Canonical Correlation Analysis on Wines

Load the course library

library(R4SPISE2022)

Load the data

With the following command

data("winesOf3Colors", package = "data4PCCAR")

More information on the dataset is available on the corresponding vignette: vignette("A3_DataWines").

Two tables with descriptors and other supplementary information

descr <- winesOf3Colors$winesDescriptors %>% 
    select(origin, color, varietal)
suppl <- winesOf3Colors$winesDescriptors %>% 
    select(Price)
chemi <- winesOf3Colors$winesDescriptors %>% 
    select(Acidity, Alcohol, Sugar, Tannin)
senso <- winesOf3Colors$winesDescriptors %>% 
    select(fruity, floral, vegetal, 
           spicy, woody, sweet, astringent, 
           hedonic)

Two data tables

First table: chemical data (chemi) that includes acidity, alcohol, sugar, and tannin.
Second table: sensory data (senso) that includes fruity, floral, vegetal, spicy, woody, sweet, astringent, and hedonic.

Descriptors and supplementary variable

Descriptors: origin, color and varietal.
Supplementary variables: Price.

Run Canonical Correlation Analysis (CCA) on the two tables

res.cca <- tepCCA(chemi, senso, DESIGN = descr$color, graphs = FALSE)

The default of this function will center (to have means equal 0) and scale (to have the sums of squares equal 1) all variables in both data tables. The argument DESIGN indicates the groups of the observations and change how the observations are colored in the figures (when graphs = TRUE), but it does not change the results of CCA.

Generate the figures

## You might need to load these packages if the error is saying that it couldn't find some functions
# library(PTCA4CATA) 
# library(data4PCCAR)
res.cca.plot <- TTAplot(
    res = res.cca, # Output of tepPLS
    color.obs = wineColors, # <optional> colors of wines
    color.tab = varColors, # <optional> colors of the two tables
    tab1.name = "Chemical data", # <optional> Name of Table 1 (for printing)
    tab2.name = "Sensory data", # <optional> Name of Table 2 (for printing)
    DESIGN = descr$color, # design for the wines
    tab1 = chemi,  # First data table
    tab2 = senso)  # Second data table

In this TTAplot function, if DESIGN is specified. The latent variables will be colored according to the groups of the observations with the group means and their 95% bootstrap confidence intervals.
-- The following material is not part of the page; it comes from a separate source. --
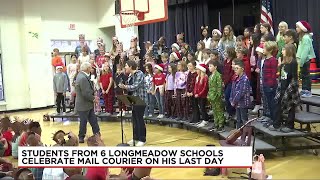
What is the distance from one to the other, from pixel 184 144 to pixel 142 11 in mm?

Correlation between the two tables

We can check the data by plotting first the correlation matrix between the two data sets. This correlation matrix is where the dimensions are extracted.

res.cca.plot$results.graphs$heatmap.rxy

Scree plot

The scree plot shows the eigenvalues of each dimension. These eigenvalues give the squared correlation (\(R^2\) = 0.9497911) of each pair of latent variables. In other words, the singular values, which are the square root of the eigenvalues, give the correlation (\(r\) = 0.9745723) of these pairs of latent variables. The sum of the eigenvalues is equal to the sum of the squared correlation between all variables in both tables.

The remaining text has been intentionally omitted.